Records shown:
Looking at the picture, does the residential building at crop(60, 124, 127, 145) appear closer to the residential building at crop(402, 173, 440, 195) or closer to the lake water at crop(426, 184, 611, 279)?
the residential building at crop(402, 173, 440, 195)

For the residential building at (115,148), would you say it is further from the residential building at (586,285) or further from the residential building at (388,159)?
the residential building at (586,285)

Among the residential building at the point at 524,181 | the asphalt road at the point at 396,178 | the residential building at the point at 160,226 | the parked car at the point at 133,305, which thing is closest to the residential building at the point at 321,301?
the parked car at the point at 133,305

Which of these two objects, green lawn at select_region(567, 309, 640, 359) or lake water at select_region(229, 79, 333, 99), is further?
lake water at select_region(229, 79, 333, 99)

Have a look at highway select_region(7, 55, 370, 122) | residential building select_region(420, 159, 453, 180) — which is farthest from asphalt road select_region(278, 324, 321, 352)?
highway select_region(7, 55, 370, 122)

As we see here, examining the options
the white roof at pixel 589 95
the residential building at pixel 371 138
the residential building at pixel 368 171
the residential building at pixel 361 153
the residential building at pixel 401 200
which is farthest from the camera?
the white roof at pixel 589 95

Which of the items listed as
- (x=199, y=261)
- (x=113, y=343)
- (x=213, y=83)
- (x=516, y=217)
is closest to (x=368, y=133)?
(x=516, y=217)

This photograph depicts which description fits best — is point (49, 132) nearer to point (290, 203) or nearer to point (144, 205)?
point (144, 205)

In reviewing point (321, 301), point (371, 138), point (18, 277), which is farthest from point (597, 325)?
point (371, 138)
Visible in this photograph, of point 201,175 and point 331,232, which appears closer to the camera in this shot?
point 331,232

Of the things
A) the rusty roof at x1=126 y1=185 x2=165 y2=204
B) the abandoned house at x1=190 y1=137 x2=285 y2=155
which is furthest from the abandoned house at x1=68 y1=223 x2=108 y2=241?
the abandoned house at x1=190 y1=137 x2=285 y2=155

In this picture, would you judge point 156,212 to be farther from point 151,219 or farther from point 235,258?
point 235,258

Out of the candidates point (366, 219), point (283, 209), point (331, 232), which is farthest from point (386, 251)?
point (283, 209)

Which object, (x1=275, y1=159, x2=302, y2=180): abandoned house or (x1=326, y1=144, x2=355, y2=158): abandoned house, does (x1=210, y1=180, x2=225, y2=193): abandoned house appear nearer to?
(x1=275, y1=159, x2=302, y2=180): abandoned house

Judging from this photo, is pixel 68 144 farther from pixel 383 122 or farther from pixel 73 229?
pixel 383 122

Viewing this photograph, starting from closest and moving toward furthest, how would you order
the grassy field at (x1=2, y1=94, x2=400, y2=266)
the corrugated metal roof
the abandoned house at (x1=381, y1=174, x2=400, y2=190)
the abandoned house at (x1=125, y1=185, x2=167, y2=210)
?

Exercise objective: Give the lines of the records above as a JSON list of strings, one string per line with blank lines omitted, starting at the line that contains "Viewing this photograph, starting" and running through the end of the records, both ends included.

Answer to the task:
[
  "Viewing this photograph, starting from closest and moving toward furthest, how would you order",
  "the grassy field at (x1=2, y1=94, x2=400, y2=266)",
  "the corrugated metal roof",
  "the abandoned house at (x1=381, y1=174, x2=400, y2=190)",
  "the abandoned house at (x1=125, y1=185, x2=167, y2=210)",
  "?"
]